# Car is burning/leaking oil, ls1 guys need your OPINION!



## deuce189 (Sep 17, 2006)

Aight fellas, here's the scenerio. I have a 04 GTO w/ an ls1. If i am on a on ramp or off ramp that basically keeps me turning the car to the right hence making it lean to the left, when coming off the turn/lean and apply throttle my car starts smoking (assuming oil from look and the smell after pulling over). Happened to me 3 times, been told by two different shops that just to keep driving it til it happens again, b/c at the time problem can't be duplicated when showing it to the shops. Well happened a 4th time, I take it back to backus (backsux) pontiac and put it on rack. We find that the drivers side valve cover is leaking, only can be spotted from underneath, slow leak but not sure if thats inducing the smoke, they were slight puzzeled but again it is leaking oil from what they see. 

Anyways any of you guys have some input based on what factors/conditions that are involved when it starts smoking?


----------



## GTO JUDGE (May 14, 2005)

*Obviously the oil is hitting something hot causing it to smoke. Without looking at it.... you say it's leaking at the valve cover, the oil is running down the block and vaporizing on hot parts causing the smoke. Shouldn't be too hard to see the oil trail. I'd be more concerned as to why it's leaking. *


----------



## deuce189 (Sep 17, 2006)

I have not a clue man, it actually started doing it after i had gotten my car fixed from a wreck. Dealership supposed to be putting in a new gasket next thurs. That might remedy that, i'm going to have them do a compression check to be absolutely sure.


----------



## GTO JUDGE (May 14, 2005)

*Ok, now were getting somewhere  It was wrecked. Was the motor damaged in the wreck?*


----------



## Partsguru1 (May 21, 2007)

I'll bet the valve cover is bent or cracked. Anybody want to take that bet?


----------



## PEARL JAM (Sep 6, 2005)

###

> _Task to complete_
Write the next part of the forum thread about the GTO that smokes from an oil leak, picking up right after its last line. The records play no part in this exercise.

###

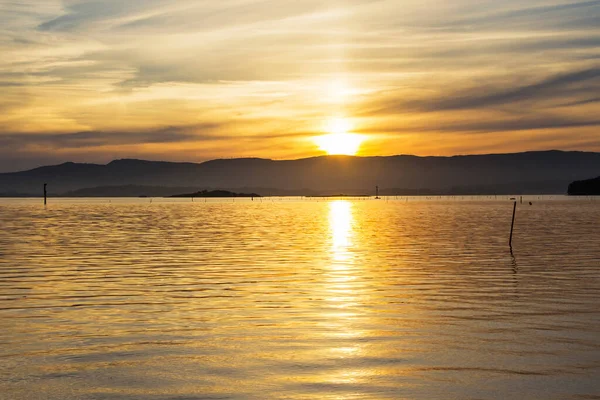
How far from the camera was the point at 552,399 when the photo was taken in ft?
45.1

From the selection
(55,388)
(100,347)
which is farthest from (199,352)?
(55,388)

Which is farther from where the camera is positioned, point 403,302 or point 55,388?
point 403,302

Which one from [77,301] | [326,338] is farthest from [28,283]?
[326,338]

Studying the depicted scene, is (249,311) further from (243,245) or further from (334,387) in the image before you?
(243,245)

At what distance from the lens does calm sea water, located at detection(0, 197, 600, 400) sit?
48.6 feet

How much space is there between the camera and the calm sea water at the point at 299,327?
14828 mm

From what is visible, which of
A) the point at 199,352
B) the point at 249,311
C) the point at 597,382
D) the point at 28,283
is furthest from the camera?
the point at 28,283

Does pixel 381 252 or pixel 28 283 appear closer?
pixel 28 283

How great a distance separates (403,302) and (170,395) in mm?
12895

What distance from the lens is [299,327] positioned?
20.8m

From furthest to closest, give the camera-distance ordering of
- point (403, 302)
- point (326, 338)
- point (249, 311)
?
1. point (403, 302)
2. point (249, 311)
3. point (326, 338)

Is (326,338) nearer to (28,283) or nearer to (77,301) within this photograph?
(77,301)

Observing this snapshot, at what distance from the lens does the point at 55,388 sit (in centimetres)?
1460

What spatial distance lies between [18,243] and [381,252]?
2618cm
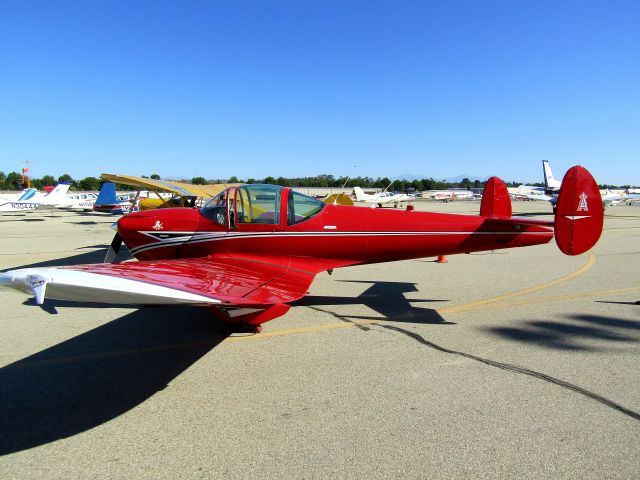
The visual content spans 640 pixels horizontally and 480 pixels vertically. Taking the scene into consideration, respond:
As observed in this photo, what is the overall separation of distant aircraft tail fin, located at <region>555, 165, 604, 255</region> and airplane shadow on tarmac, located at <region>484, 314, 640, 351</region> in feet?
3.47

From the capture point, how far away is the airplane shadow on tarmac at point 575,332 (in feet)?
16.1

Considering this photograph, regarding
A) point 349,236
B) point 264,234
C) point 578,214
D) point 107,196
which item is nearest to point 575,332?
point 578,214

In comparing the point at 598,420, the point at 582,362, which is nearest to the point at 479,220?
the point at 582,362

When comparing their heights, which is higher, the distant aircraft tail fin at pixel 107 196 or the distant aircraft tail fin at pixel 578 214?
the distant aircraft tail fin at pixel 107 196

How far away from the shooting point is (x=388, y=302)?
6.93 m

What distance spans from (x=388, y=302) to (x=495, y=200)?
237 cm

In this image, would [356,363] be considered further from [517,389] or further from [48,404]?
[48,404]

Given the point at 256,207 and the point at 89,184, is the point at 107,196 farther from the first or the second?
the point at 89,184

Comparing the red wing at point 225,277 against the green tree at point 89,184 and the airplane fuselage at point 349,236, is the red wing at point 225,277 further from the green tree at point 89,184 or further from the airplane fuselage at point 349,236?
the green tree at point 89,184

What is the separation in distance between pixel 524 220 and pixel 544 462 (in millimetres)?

###

> _The result_
:agree


----------



## GTO JUDGE (May 14, 2005)

*I am thinking if the car was wrecked and the engine had received a good jolt, a crack developed in the cover from flexing, or it got bent and the seal was broken. *


----------



## deuce189 (Sep 17, 2006)

But it thats all it is it should be minor right? yeah I actually went through insurance a few times to have them find out what was wrong they told me the same thing. But that makes sense i'll post a link to the accident pictures.


http://www.ls1gto.com/forums/showthread.php?t=161521


----------



## GTO JUDGE (May 14, 2005)

*Painful pics there duce.

I think it would be in your best interest to have the entire engine and transmission gone over, very methodically and I don't mean a hap hazard inspection . Your oil leak is a result of "delayed reaction." Whats to say you get that fixed and then you notice something else. Then something else. I am surprised the entire motor was not given the once over after the wreck. Or maybe it was but just a quick visual. If you keep taking it back for other claims, the insurance will undoubtedly say it developed on it's own not as a result of the acident and then you will be left holding the bag.

I can see where the plastic covers were flexed out of position. Being there is a lot of aluminum under there, chances are there could be further damage you cannot see. Maybe not, but your oil leak indicates that break was not seen.

Also keep in mind once painted weld seams are compromised and they are not repainted properly don't be surprised if you see rust forming on the weld seams. The fender was probably replaced but if you see rust forming in the future under the hood from paint flaking off you'll know it was buckled. *


----------



## deuce189 (Sep 17, 2006)

I have no doubts, I know i mean i'm kind of stuck w/ the car at the moment. I was wanting to trade it on a 06. but i'd rather stick this out and save my money for something better down the road. I check the motor alot, it's difficult to convince them to just open up the motor and check things when they assume just b/c there is no physical evidence it's otherwise fine. Thats why it took 5 visits practically to get them to notice that it was burning oil on random occasions. worse case scenerio is if the motor blows i'll go ahead and get an ls2 or **** by that time maybe an ls3 put in. But i seriously doubt i'll have any problems within the next year or two, i predict i will have something else by then.


----------



## GTO JUDGE (May 14, 2005)

*I wasn't meaning to tear the motor apart...Just to give it a visual with tools of the trade that could indicate damage. Stethoscope the internal workings, infrared for cracks etc.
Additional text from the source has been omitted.